What an ECharts option Looks Like
This is the core of ECharts configuration. A typical option object structure is as follows:
const option = {
title: { text: 'Xiao's E-Commerce Group - Annual Sneaker Sales Trend' },
tooltip: { trigger: 'axis' },
xAxis: { type: 'category', data: monthLabels },
yAxis: { type: 'value', name: 'Sales (million yuan)' },
series: [{ data: salesData, type: 'bar' }]
}
As you can see, we only need to describe "what the title is, what type the X-axis is, what the data is," and ECharts automatically calculates coordinates, draws bars, and adds interactions. That's the beauty of "declarative" configuration.
Generated Page Effect
The page generated by the Agent contains multiple charts and KPI panels, laid out using CSS Grid into a complete dashboard. The page automatically adapts to window size, and the KPI numbers have an animation effect scrolling from 0 to the target value (using requestAnimationFrame, which we learned earlier).

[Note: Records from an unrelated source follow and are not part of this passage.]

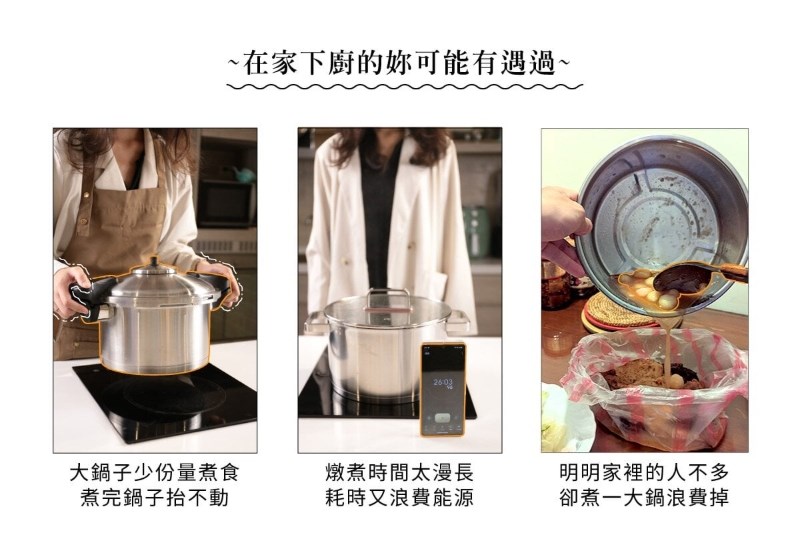 ~在家下廚的妳可能有遇過~

26:03

大鍋子少份量煮食
煮完鍋子抬不動

燉煮時間太漫長
耗時又浪費能源

明明家裡的人不多
卻煮一大鍋浪費掉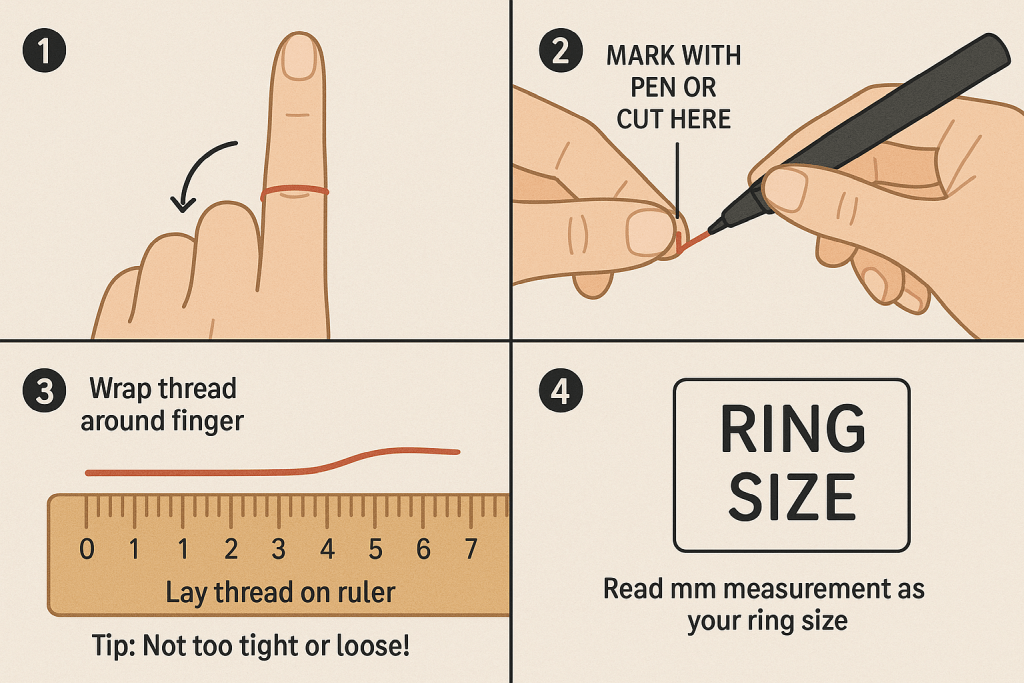 1

2

MARK WITH PEN OR CUT HERE

3

Wrap thread around finger

0 1 1 2 3 4 5 6 7

Lay thread on ruler

Tip: Not too tight or loose!

4

RING SIZE

Read mm measurement as your ring size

This practice made me realize that ECharts encapsulates Canvas's low-level drawing capabilities into declarative configurations. We don't need to manually calculate the coordinates of each bar; we just describe the data and styles. This forms an interesting contrast with the hand-drawn frames in the airplane mini-game: the former is "imperative drawing," while the latter is "declarative configuration."

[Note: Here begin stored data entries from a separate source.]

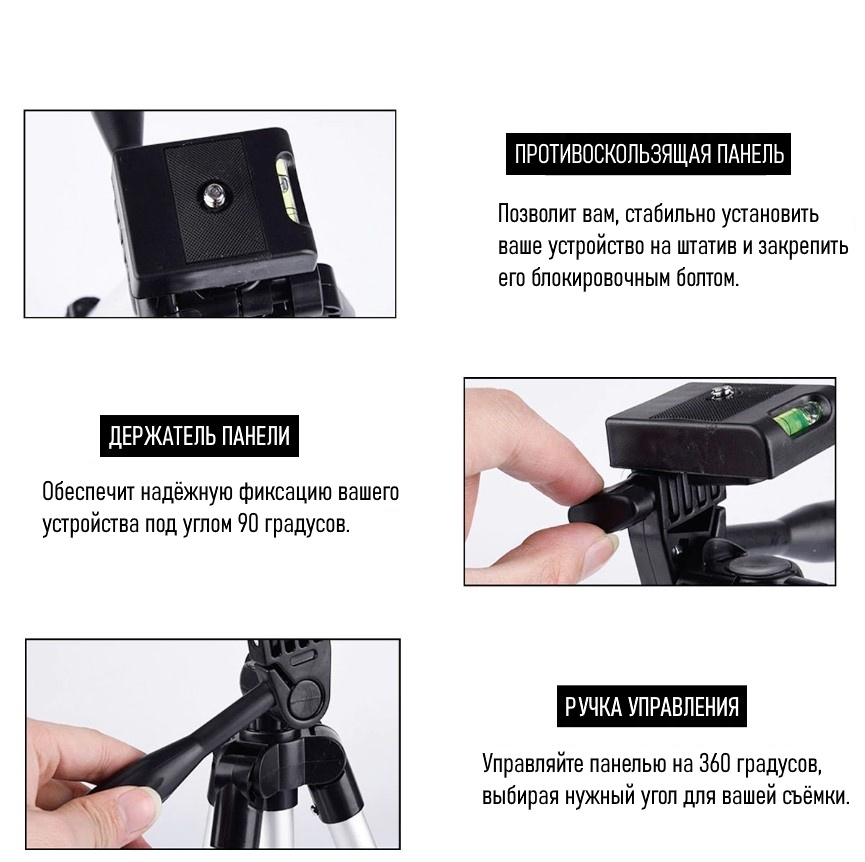 ПРОТИВОСКОЛЬЗЯЩАЯ ПАНЕЛЬ

Позволит вам, стабильно установить ваше устройство на штатив и закрепить его блокировочным болтом.

ДЕРЖАТЕЛЬ ПАНЕЛИ

Обеспечит надёжную фиксацию вашего устройства под углом 90 градусов.

РУЧКА УПРАВЛЕНИЯ

Управляйте панелью на 360 градусов, выбирая нужный угол для вашей съёмки.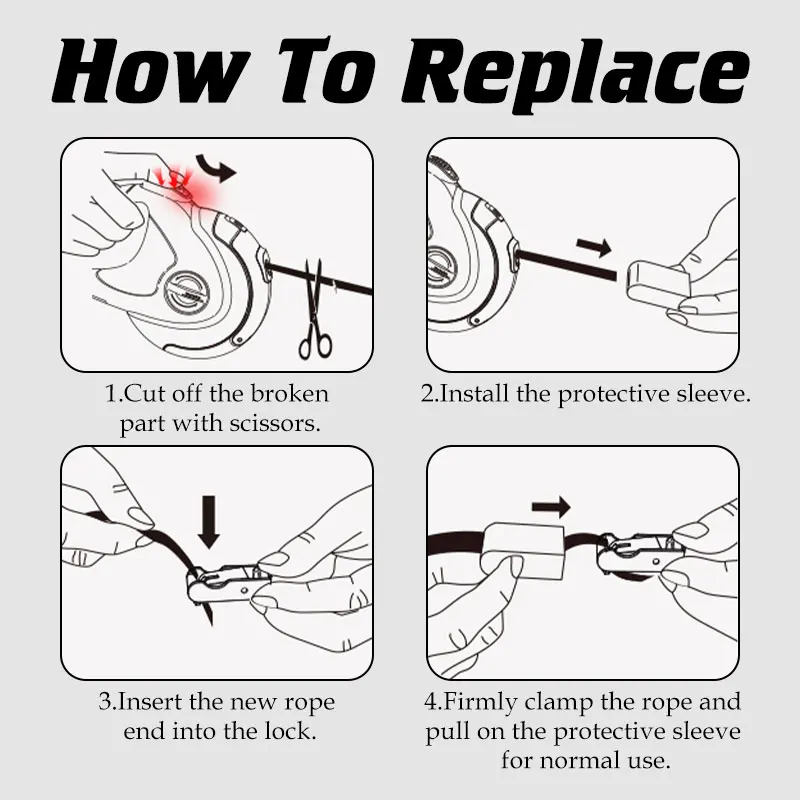 How To Replace

1.Cut off the broken part with scissors.

2.Install the protective sleeve.

3.Insert the new rope end into the lock.

4.Firmly clamp the rope and pull on the protective sleeve for normal use.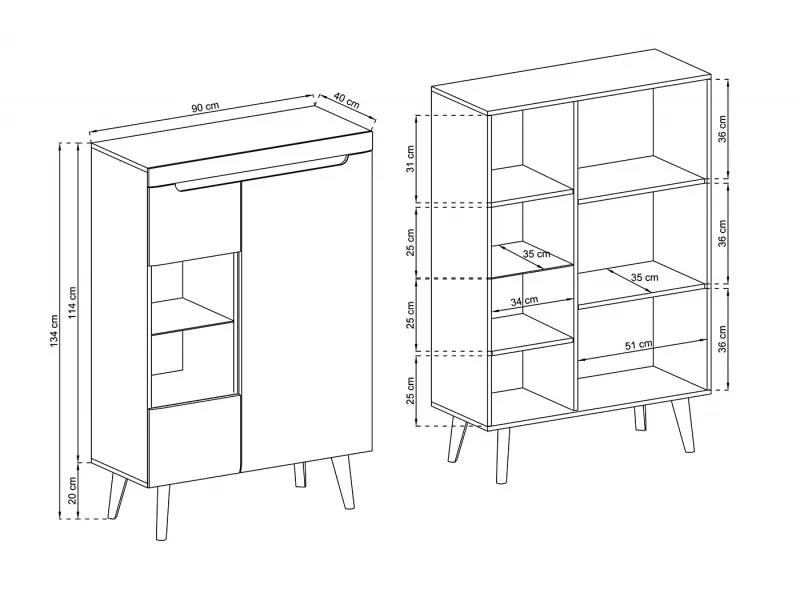 90 cm
40 cm
134 cm
114 cm
20 cm
31 cm
25 cm
25 cm
25 cm
35 cm
34 cm
35 cm
51 cm
36 cm
36 cm
36 cm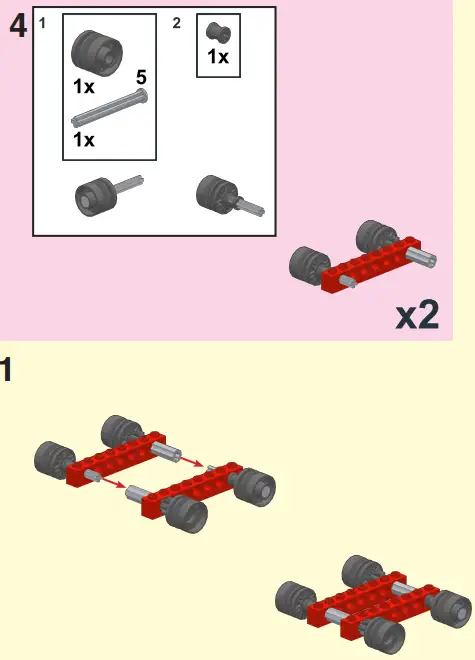 4
1
1x
5
1x
2
1x
x2
1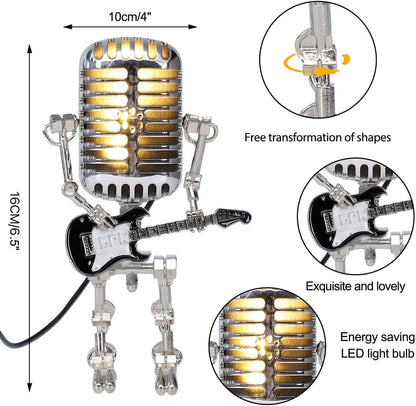 10cm/4"

16CM/6.5"

Free transformation of shapes

Exquisite and lovely

Energy saving
LED light bulb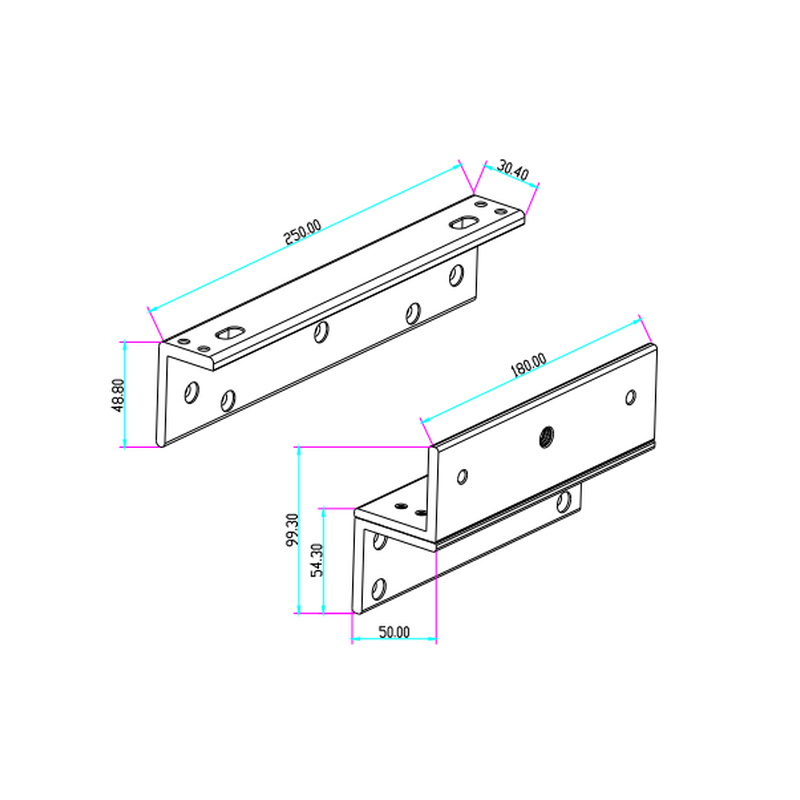 250.00
30.40
48.80
180.00
99.30
54.30
50.00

Review: A Few Easily Confused Points
Several key questions, I've compiled them here.
1. Why Recommend requestAnimationFrame
Syncs with screen refresh rate: reduces wasted draws, lowers CPU/GPU overhead.

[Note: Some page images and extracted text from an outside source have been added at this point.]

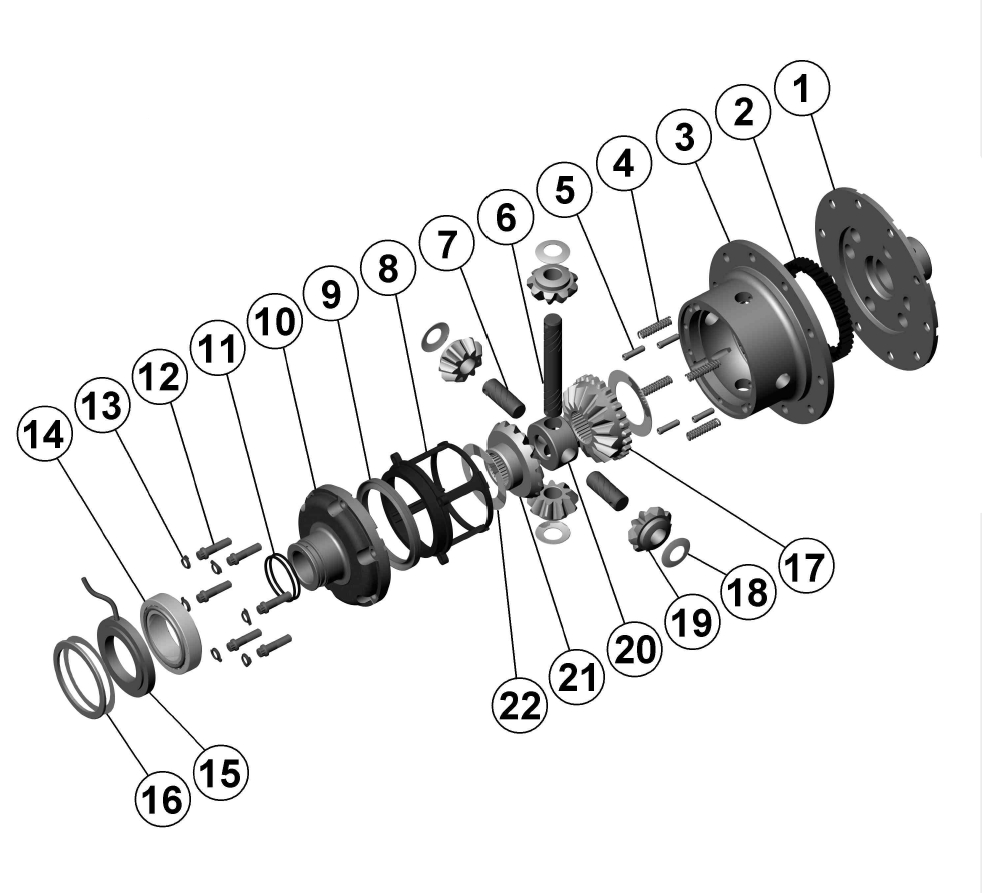 1
2
3
4
5
6
7
8
9
10
11
12
13
14
15
16
17
18
19
20
21
22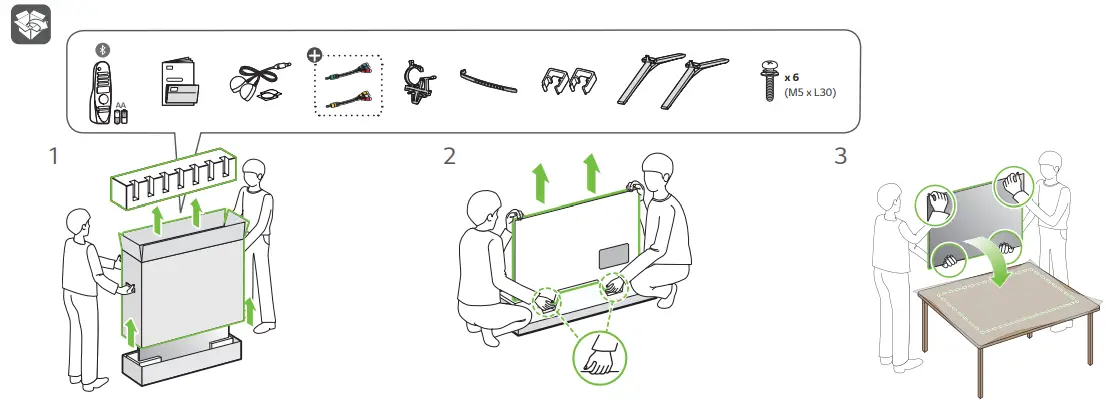 AA

x 6
(M5 x L30)

1

2

3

Auto-throttling: automatically pauses when the page is not visible, saving resources.
Better performance: more suitable for animation loops than setInterval/setTimeout.
2. Three Steps of the Animation Loop
1. clear: Clear the previous frame
2. draw: Draw the current state
3. update: Update the next state
3. Self-Test Questions
- What is the purpose of the object returned by
getContext('2d')? - What is the difference between
fillRectandstrokeRect? - What role does
clearRectplay in frame animation? - Why is it not recommended to use
setIntervalfor animation? - What is the relationship between ECharts and Canvas?
How to Understand Now
I hope this article gives everyone a more concrete understanding of "what front-end can draw."
<canvas> is not a replacement for DOM, but a supplement. When you need a large number of dynamic graphics, game screens, or data visualizations, Canvas is more efficient than manipulating DOM nodes. Libraries like ECharts further illustrate that in an engineering society, we rarely call Canvas API directly to draw a complete dashboard; more often, we configure and extend on top of existing abstractions.
The airplane mini-game example also let me experience the Vibe Coding workflow again: first, break down requirements into an MVP with AI, then have AI generate the code skeleton, and finally manually review, debug, and iterate. The technical points of the Canvas game itself are certainly important, but what's more worth remembering is "how to turn an idea into a runnable project."
Additionally, although the requestAnimationFrame knowledge point is small, it connects many basic concepts of front-end performance optimization: screen refresh rate, rendering pipeline, wasted draws. In the future, when I see animation stuttering, game frame drops, or dashboard refresh issues, I'll first think about whether the animation scheduling method was chosen correctly.
This lesson didn't involve any major new frameworks to learn, but it gave us a feel for the browser's underlying drawing capabilities. If we continue in the direction of gaming or visualization, three.js and more complex ECharts configurations will be natural extensions.